**Work instructions**
A: Answer each question about the heap leach discussion below on its own line:
(i) What oxygen concentration does the discussion say may be assumed in the leach solution?
(ii) According to the discussion, which two consumptions increase significantly when pyrite is oxidized in the gold heap?
(iii) In what year was the first heap leach in which the ratio of solution to tons of ore was disproven as a KPI?
B: Carry the heap leach discussion below forward, beginning after its final sentence.

── Selected extract

I haven't heard of that except when oxygen is required for bio oxidation, could you measure the Dissolved Oxygen in solutions exiting the leach pad if you think it may be a limitation.

Amar
1 year ago
Amar 1 year ago

Click on the links below for some insight & references:

http://is.gd/uVzulj
http://is.gd/bXrPcd

Zander Barcalow
1 year ago
Zander Barcalow 1 year ago

Sampling the solution exiting the leach pad have been contacted by air and do not represent the interior.

Oberfuhrer
1 year ago
Oberfuhrer 1 year ago

From my point of view oxygen is unstable under atmospheric conditions and tries to leave the solution. So if we try to add air to solution you will have just a little incremental amount in the few meters of the pad. If your ore accepts higher flow rates than 10 l/(hr-m2) you can add more oxygen to push the reaction and the kinetics can be improve. Due the ratio solution vs. ore tn is a KPI to improve the recovery.

Zander Barcalow
1 year ago
Zander Barcalow 1 year ago

The oxygen consumption for the gold reaction is low. The addition of oxygen (air) to the heap would be required if pyrite required oxidation. But the problem with pyrite oxidation in the gold heap is the consumption of cyanide and lime will increase significantly.

If you construction the heaps and operate them properly the percent extraction will approach the result for column tests. If the heap is constructed poorly (compaction due to traffic or segregation of particle size) or the irrigation management is poor quality. Then the extraction will be lower than the column.

The solubility of oxygen is dependent on temperature and atmospheric pressure (elevation). But you can assume 6-8 ppm oxygen in the leach solution.

Note the KPI of the ratio of solution to tons of ore is not correct. I have proven this in a number of gold, silver and copper heap leach operations over the last 30 years. The first heap leach I did this was in 1988. I turned a 30,000 tpd Merrill-Crowe plant into a 20,000 tpd and still produced 1 ton of silver per week. The heap should have the maximum volume under irrigation at all time. The irrigation rate should reduce with the reduction in the rate of metal extraction.

────
── Data for analysis

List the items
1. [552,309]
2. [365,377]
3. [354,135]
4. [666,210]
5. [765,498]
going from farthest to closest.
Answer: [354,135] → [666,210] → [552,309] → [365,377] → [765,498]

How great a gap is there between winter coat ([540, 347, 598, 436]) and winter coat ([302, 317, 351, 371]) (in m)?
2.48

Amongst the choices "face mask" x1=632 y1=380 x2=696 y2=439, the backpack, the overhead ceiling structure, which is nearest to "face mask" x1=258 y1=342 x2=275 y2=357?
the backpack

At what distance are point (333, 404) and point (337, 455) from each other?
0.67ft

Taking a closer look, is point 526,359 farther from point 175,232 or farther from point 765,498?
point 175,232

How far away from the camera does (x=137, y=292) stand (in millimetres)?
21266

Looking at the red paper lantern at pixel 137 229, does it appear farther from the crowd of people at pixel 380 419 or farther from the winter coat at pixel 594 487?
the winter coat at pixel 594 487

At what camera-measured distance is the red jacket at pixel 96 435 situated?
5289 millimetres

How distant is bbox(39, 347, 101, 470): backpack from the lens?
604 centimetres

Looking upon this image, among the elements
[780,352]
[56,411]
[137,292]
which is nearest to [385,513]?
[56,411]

────
── Data for analysis

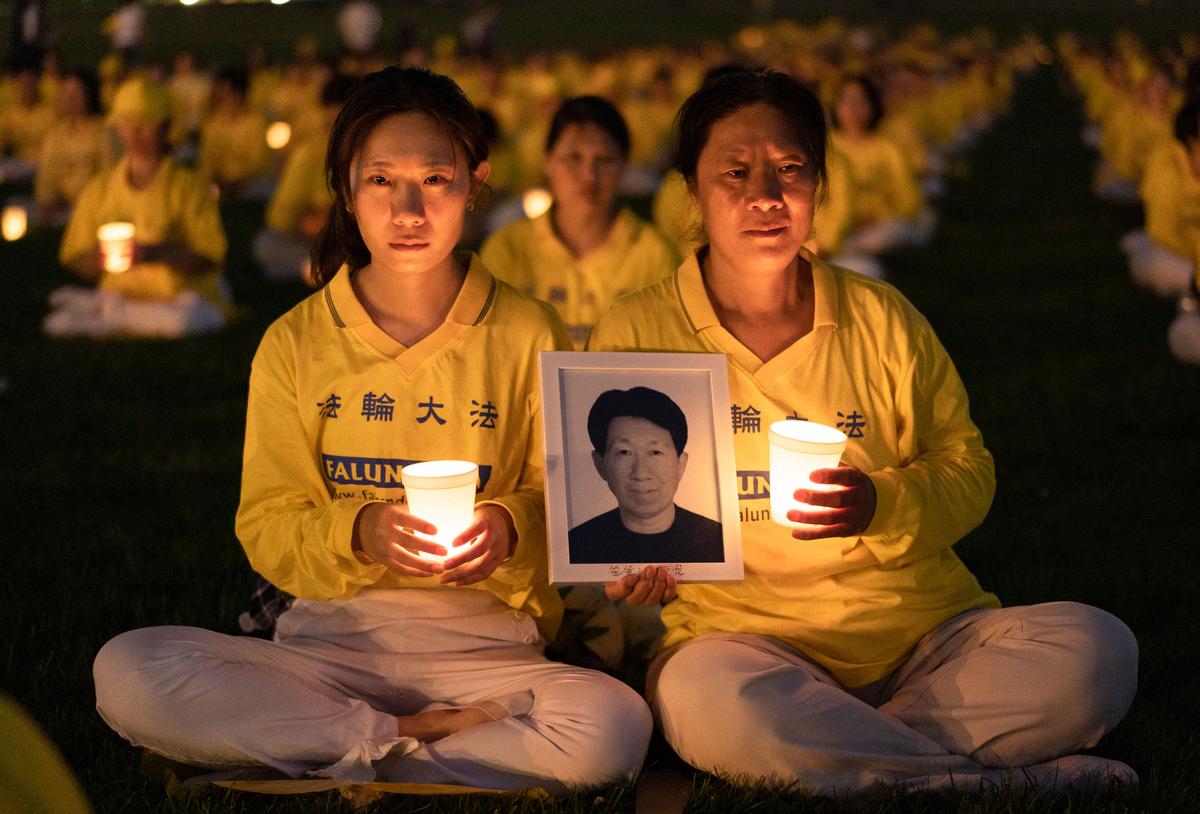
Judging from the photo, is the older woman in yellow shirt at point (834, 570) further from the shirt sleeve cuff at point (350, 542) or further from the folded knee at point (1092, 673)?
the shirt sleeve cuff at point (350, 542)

────

**Numbered responses**
A:
(i) 6-8 ppm
(ii) Cyanide and lime
(iii) 1988

B:
Helena Russell
1 year ago
Helena Russell 1 year ago

The main problem we experienced was that the actual air distribution invariably disturbed the leach-bed so introduced channeling. The global integrity of the leach bed is paramount to maximum extraction. As mentioned, oxygen or air in leaching is not critical unless you are dealing with Biological Oxidation. By the way I also worked with Merrill- Crowe plant (telfer 87 commissioning to 91) I also re commissioned a silver Merrill-Crowe heap leach at around 100kg/day and If I can make an observation, a full Merrill-drove with vacuum tower is a large piece of hardware, you only need the Zn feeder and recovery filter press, as the solution is returned. In a plant set up however set you need absolutely barren as it otherwise ends up in the tailings dam with only limited return.

Zander Barcalow
1 year ago
Zander Barcalow 1 year ago

The volume of air added must have been very high to introduce channeling. One point on irrigation is that high irrigation rates tend to follow large channels between the large particles. Every heap has an optimum irrigation rate to start with.

I disagree with the removal of the Crowe tower. I visited one operation that complained about the high zinc consumption and low lifetime of graphite crucibles. When I asked the plant metallurgist what was the DO before the zinc cone he said he did not know. When I asked about the DO meter he said it was broken. When I asked how long it had been broken. He said 9 months. Maintaining operating conditions for zinc precipitation is very important. The DO must be 0.5 ppm or less. This is why the Crowe tower is used. Otherwise zinc is used to consume oxygen and maintain a low barren grade for gold. The operation with a high barren in a heap leaches places metal in inventory. Why should this be allowed for a small savings in capital cost?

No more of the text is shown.